Chez les patients à risque faible à modéré, il serait raisonnable de mettre en œuvre un entraînement de force par intervalles pour les personnes atteintes de maladies cardiovasculaires, à condition que la charge reste la même ou soit légèrement supérieure à celle recommandée dans les lignes directrices utilisant des structures traditionnelles.
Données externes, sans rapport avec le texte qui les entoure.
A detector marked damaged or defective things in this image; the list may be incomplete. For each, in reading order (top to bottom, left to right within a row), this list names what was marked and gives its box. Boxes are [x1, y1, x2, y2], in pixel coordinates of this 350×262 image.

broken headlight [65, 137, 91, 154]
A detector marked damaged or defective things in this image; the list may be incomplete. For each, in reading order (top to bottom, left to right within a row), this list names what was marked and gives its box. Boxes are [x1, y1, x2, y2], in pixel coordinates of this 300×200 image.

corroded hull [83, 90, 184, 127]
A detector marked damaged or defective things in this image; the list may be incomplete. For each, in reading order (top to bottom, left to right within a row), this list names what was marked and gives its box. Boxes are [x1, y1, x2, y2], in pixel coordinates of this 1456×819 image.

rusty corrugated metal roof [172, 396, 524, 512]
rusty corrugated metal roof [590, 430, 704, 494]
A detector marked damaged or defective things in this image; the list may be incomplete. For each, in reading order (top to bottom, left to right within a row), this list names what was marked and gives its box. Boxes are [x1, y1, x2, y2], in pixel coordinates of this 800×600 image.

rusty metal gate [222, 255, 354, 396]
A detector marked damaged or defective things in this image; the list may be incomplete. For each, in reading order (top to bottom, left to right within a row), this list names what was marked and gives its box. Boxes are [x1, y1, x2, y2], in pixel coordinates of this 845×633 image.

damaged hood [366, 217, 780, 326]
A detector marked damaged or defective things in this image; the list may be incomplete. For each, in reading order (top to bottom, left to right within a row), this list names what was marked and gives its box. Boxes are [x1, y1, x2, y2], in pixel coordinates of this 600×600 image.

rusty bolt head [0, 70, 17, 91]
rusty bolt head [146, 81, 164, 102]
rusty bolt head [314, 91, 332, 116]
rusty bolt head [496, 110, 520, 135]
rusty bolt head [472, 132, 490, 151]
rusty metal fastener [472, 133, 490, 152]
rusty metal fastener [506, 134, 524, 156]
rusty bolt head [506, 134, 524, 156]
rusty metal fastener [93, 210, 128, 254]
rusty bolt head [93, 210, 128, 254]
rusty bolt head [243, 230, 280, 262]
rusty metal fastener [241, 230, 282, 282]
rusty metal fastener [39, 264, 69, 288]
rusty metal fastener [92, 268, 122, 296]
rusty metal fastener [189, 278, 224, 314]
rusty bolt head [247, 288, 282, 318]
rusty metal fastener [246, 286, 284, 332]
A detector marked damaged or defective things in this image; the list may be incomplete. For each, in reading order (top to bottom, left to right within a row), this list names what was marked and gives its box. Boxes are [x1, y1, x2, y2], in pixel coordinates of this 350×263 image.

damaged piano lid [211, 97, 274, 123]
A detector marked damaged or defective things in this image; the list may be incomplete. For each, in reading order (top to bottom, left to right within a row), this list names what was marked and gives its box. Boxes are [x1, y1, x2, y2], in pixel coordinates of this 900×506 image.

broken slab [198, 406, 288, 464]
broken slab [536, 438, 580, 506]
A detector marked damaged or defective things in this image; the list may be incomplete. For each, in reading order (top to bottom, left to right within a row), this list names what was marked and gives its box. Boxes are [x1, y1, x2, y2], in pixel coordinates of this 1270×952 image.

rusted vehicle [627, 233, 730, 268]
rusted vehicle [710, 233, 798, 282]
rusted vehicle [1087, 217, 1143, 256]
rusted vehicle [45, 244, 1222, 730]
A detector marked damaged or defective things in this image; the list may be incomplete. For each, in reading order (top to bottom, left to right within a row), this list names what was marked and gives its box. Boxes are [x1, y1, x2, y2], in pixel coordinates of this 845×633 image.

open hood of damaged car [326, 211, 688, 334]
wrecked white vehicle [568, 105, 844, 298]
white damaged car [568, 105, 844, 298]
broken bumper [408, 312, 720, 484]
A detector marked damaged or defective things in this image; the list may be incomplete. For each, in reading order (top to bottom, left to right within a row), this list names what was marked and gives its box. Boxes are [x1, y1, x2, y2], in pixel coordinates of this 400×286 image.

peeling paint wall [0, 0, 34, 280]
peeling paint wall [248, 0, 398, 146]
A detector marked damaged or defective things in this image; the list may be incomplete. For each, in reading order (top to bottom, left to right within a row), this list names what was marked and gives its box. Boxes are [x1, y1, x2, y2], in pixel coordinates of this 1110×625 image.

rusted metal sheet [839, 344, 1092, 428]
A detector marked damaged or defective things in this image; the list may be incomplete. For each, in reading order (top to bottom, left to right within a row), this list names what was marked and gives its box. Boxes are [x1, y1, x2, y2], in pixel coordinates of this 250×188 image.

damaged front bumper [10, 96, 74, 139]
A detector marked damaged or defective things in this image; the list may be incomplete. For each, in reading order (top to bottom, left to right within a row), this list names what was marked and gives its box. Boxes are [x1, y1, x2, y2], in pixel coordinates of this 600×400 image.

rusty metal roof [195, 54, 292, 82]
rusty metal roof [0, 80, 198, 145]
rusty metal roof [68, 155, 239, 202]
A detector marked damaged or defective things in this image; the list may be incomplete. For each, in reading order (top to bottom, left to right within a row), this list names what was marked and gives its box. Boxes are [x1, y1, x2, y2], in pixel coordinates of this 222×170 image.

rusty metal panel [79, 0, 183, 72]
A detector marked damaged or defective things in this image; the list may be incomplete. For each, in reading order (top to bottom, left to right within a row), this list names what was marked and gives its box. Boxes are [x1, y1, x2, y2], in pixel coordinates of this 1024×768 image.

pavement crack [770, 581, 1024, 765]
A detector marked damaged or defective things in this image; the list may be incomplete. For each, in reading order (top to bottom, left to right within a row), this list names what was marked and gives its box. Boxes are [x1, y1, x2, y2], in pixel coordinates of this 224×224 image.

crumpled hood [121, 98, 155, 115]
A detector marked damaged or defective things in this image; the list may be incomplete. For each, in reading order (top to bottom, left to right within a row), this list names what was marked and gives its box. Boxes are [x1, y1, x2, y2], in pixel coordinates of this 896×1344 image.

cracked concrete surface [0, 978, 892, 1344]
Cette approche d’entraînement de force par intervalles semble entraîner une charge hémodynamique aiguë plus faible, ce qui peut en faire une méthode plus sûre de prescription d’exercices de force d’un point de vue cardiaque.

Conclusion
  • L’entraînement en force par intervalles est une méthode de rééducation prometteuse pour les patients cardiaques.
     
  • La mise en œuvre d’ensembles de groupe (périodes de repos au sein des ensembles ou technique de redistribution du repos) pour prescrire un entraînement de force par intervalles semble réduire la charge hémodynamique, la fatigue neuromusculaire et l’effort perçu, ce qui peut optimiser la prescription et l’observance. aux exercices de force.
     
  • Si elle est appliquée chez des personnes atteintes d’une maladie cardiovasculaire, la charge relative utilisée doit être conforme aux recommandations actuelles jusqu’à ce que davantage de preuves soient disponibles.